Legislation being considered in the US could require a report to be submitted to Congress about the availability of offshore wind vessels and could be used as the basis of policy-making.
The report is to assess the need for vessels “to install, operate, and maintain emerging offshore energy infrastructure, including offshore wind energy.”
A partner at law firm Winston & Strawn LLP, Charlie Papavizas, told OWJ the report must include an inventory of currently available vessels that have the potential “to install, operate, and maintain such emerging offshore energy infrastructure,” to project the need for additional vessels over the next 10 years, and to make “policy recommendations to ensure the vessel capacity to support such emerging offshore energy.”
As Mr Papavizas noted, although the US has been a world leader in offshore oil and gas development, offshore renewable development has largely occurred elsewhere. However, the US is poised for substantial growth in offshore wind with 13 existing commercial leases off the US east coast from Massachusetts to North Carolina in various stages of permitting and more leases to be offered in the coming months.
Major international renewable energy development companies are among the leaseholders, and European companies with significant experience in construcing and operating offshore windfarms are entering the US market.
As previously highlighted by OWJ, which vessels will be utilised for constructing and maintaining US offshore windfarms is affected by the application of the Jones Act, a law and related laws that restrict US domestic maritime commerce to qualified US registered (that is, US-flag) vessels.
“Although much is known from oil and gas administrative precedents and two offshore wind administrative precedents regarding the application of the Jones Act, many issues remain,” Mr Papavizas said. “Presumably, the Secretary of Transportation will address some of these issues in order to assess current and future vessel needs.”
On 15 May 2019, the US Senate Committee on Commerce, Science, and Transportation included the offshore wind-related amendment in the pending Maritime Administration Authorization and Enhancement Act which the Committee reported favourably for Senate consideration.

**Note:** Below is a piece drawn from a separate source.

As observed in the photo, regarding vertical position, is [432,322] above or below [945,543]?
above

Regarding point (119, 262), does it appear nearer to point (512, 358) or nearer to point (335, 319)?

The amendment was offered by Senator Edward Markey of Massachusetts and accepted by the Commerce Committee in a mark-up of the MARAD authorisation bill without debate.
The amendment, if it becomes law, will require the Secretary of Transportation, in consultation with the Secretary of Interior and the Secretary of Energy, to submit a report to Congress within six months of enactment on vessel availability and needs.
The MARAD authorisation bill has historically been included in the Department of Defense authorisation bill which usually becomes law prior to the beginning of the new fiscal year on 1 October.